Она замолчала, удерживая в губах черную проволочную заколку, привычно укладывая на затылке серебристый жгут волос. Цветастый передник ее был почему-то завязан наизнанку – так, что белые нитки виднелись.
– Ба, а что это у тебя передник по новой моде надет? – не удержался Лешка.
Бабушка еще чаще заморгала ресницами и даже руками всплеснула:
– И правда! Ну, теперь жди сюрприза! Примета есть такая в народе. Я не раз убеждалась в ней, – бабушка не на шутку расстроилась и стала развязывать непослушными скользкими пальцами тесемки передника. – Замаешься тут с вами: чуть не каждый день – стирка.
Будто лохматое облако, висит над корытом пар. Бабушка почти тонет в этом тумане, но Лешка все же отчетливо видит ее руки, которые сердито комкают, трут на ребристой стиральной доске отцовские брюки. «Сколько же у нее зла на всю эту грязь, – думает он, – если чуть ли не каждый день стирает!» И ему вдруг жаль становится своей худенькой бабки, столько пережившей и перевидевшей, но так и не уставшей, удивленно моргая, всматриваться во все вокруг.
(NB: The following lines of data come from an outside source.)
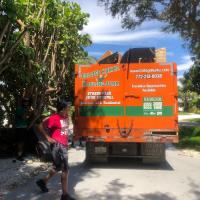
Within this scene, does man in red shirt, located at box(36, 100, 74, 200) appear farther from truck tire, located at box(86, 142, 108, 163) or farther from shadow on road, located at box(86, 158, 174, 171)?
shadow on road, located at box(86, 158, 174, 171)

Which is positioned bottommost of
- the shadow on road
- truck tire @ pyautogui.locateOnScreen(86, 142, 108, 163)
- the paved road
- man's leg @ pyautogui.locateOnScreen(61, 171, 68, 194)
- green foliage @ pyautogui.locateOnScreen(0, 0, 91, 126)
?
the paved road

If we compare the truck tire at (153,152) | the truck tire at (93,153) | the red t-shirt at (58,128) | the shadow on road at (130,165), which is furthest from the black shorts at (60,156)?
the truck tire at (153,152)

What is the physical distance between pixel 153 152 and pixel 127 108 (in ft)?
4.55

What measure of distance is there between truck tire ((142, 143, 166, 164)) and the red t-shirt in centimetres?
388

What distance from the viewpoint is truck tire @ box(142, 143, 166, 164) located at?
10.7 meters

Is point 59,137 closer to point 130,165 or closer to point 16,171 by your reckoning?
point 16,171

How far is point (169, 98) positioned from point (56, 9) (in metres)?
4.69

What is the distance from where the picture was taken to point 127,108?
10.5 m

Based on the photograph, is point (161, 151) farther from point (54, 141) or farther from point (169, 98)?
point (54, 141)

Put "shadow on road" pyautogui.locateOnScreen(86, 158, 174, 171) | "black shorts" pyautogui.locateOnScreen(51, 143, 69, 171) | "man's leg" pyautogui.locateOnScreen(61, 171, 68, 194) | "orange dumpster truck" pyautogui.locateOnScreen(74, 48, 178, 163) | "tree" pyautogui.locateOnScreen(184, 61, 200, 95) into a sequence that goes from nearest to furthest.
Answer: "man's leg" pyautogui.locateOnScreen(61, 171, 68, 194) → "black shorts" pyautogui.locateOnScreen(51, 143, 69, 171) → "orange dumpster truck" pyautogui.locateOnScreen(74, 48, 178, 163) → "shadow on road" pyautogui.locateOnScreen(86, 158, 174, 171) → "tree" pyautogui.locateOnScreen(184, 61, 200, 95)

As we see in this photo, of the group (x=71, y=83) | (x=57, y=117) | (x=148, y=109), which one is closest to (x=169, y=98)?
(x=148, y=109)

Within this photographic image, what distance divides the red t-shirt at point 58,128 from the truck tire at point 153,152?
388 cm

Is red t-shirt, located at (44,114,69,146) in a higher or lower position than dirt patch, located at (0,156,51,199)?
higher

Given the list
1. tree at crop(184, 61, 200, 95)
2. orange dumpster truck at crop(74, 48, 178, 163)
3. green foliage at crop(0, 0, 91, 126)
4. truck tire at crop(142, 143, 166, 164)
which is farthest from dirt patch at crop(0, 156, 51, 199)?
tree at crop(184, 61, 200, 95)
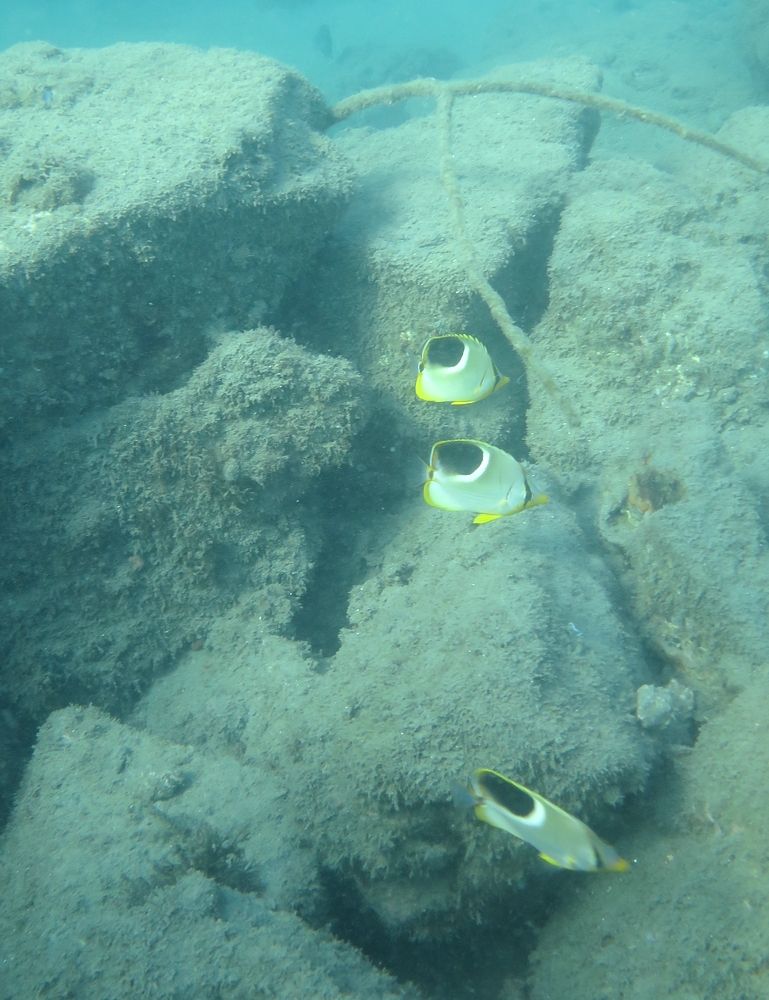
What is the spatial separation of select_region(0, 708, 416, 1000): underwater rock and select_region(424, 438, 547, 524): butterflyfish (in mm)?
1984

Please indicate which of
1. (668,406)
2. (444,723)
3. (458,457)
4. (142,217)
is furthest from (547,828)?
(142,217)

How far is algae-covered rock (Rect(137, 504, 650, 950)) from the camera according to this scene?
103 inches

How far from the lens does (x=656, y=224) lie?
4559 millimetres

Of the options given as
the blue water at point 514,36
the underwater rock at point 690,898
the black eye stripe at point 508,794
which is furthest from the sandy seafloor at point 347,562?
the blue water at point 514,36

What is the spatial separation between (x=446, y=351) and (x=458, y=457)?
2.27 ft

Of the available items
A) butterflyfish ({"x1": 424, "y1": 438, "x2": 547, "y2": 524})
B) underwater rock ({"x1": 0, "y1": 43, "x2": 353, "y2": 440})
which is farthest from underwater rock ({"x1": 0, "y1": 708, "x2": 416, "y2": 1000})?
underwater rock ({"x1": 0, "y1": 43, "x2": 353, "y2": 440})

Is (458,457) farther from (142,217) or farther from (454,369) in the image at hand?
(142,217)

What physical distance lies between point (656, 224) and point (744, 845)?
14.6ft

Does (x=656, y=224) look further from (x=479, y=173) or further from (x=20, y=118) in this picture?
(x=20, y=118)

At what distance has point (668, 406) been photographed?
4.04 meters

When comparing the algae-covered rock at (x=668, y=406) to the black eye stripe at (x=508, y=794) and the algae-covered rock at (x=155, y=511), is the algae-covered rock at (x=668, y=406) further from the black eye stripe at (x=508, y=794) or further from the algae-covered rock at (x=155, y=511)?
the algae-covered rock at (x=155, y=511)

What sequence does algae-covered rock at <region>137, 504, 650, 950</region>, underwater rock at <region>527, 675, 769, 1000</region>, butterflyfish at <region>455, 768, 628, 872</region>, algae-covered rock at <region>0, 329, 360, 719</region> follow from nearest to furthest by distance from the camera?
butterflyfish at <region>455, 768, 628, 872</region> < underwater rock at <region>527, 675, 769, 1000</region> < algae-covered rock at <region>137, 504, 650, 950</region> < algae-covered rock at <region>0, 329, 360, 719</region>

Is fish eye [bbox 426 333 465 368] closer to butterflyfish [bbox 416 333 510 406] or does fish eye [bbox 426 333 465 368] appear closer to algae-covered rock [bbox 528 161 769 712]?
butterflyfish [bbox 416 333 510 406]

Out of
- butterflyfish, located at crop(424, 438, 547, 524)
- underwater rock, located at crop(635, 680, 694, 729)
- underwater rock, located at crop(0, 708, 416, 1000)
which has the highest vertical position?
butterflyfish, located at crop(424, 438, 547, 524)
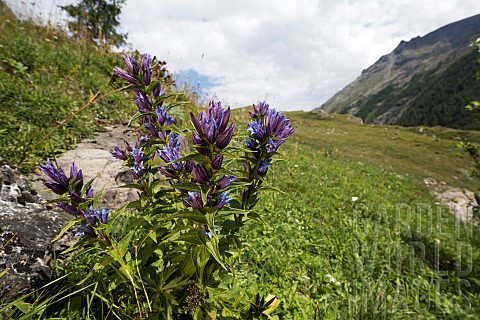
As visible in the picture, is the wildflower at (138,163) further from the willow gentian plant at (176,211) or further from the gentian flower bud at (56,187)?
the gentian flower bud at (56,187)

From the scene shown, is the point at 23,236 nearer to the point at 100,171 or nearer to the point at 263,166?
the point at 100,171

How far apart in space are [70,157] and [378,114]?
20673cm

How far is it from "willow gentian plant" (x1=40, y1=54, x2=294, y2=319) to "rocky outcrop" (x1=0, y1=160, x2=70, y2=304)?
1.50 feet

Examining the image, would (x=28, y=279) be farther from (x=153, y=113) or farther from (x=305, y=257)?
(x=305, y=257)

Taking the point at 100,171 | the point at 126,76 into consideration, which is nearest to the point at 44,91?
the point at 100,171

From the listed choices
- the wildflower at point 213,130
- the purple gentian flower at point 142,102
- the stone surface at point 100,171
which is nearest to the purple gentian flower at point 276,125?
the wildflower at point 213,130

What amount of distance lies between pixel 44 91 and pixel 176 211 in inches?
213

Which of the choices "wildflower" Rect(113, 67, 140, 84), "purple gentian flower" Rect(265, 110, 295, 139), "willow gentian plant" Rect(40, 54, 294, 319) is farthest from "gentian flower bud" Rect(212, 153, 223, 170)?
"wildflower" Rect(113, 67, 140, 84)

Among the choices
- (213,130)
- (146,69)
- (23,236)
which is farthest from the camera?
(23,236)

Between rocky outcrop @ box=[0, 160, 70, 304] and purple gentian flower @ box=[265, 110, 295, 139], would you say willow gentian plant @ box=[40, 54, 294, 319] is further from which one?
rocky outcrop @ box=[0, 160, 70, 304]

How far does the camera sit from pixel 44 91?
5422 millimetres

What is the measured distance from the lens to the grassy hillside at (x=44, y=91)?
4047 millimetres

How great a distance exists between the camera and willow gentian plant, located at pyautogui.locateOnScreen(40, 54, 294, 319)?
142 centimetres

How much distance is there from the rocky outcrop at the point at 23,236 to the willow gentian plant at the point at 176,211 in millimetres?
457
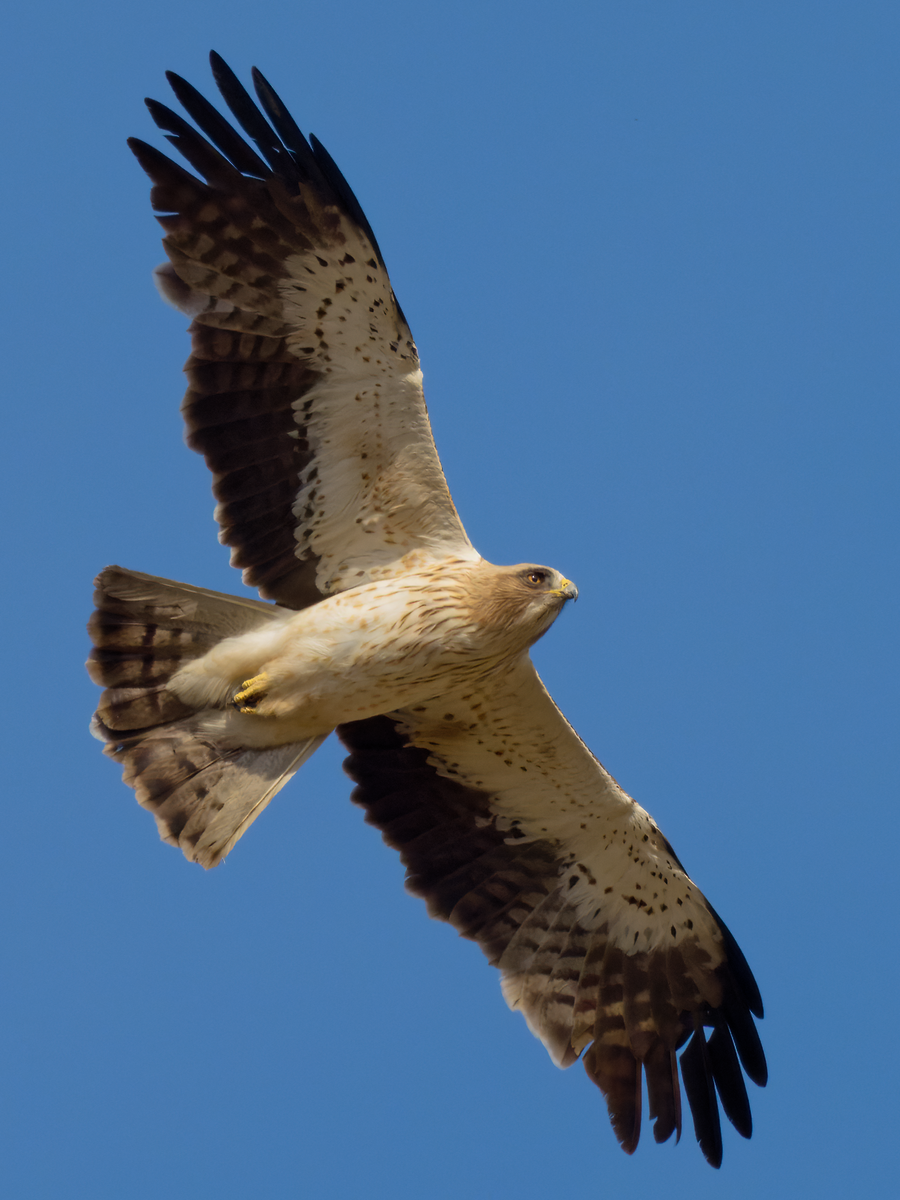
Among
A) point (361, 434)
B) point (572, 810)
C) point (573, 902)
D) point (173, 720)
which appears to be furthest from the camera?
point (573, 902)

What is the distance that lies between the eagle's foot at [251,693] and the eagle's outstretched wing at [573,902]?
927mm

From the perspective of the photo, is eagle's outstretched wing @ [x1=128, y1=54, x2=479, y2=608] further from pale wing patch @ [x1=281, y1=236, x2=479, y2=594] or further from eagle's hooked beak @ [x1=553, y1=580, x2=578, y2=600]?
eagle's hooked beak @ [x1=553, y1=580, x2=578, y2=600]

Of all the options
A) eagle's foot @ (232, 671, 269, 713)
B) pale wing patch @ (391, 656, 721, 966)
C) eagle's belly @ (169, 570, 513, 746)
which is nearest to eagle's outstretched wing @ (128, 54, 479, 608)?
eagle's belly @ (169, 570, 513, 746)

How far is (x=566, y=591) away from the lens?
24.1ft

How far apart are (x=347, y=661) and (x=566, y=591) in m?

А она уже кричит ему, не поднимая головы:
– Ле-шень-ка! Ты там возьми на кухне хлеб с подсолнечным маслом. Солью посыпь. Кипяточек в кастрюле. – Бабушка с наслаждением выпрямляется и повторяет одну из любимых пословиц: – Хлеб да вода – богатырская еда! Вот так-то, внучек.
Лешка приоткрывает фанерные двери своей комнаты и почти испуганно смотрит на часы, угрюмо тикающие над колченогим, устланным все той же пожелтевшей газетой столом. Без пяти минут два! Обождет его эта богатырская еда, от которой еще больше жрать хочется! Осталось пять минут, а этого времени хватит не только добежать до сорокового дома, но и по всей Березовке промчаться… Однако Лешка еще медлит, цепляясь взглядом за гири, свисающие с часов, за бамбуковую этажерку с книгами, а потом гулко хлопает дверями, будто обрубая свою нерешительность.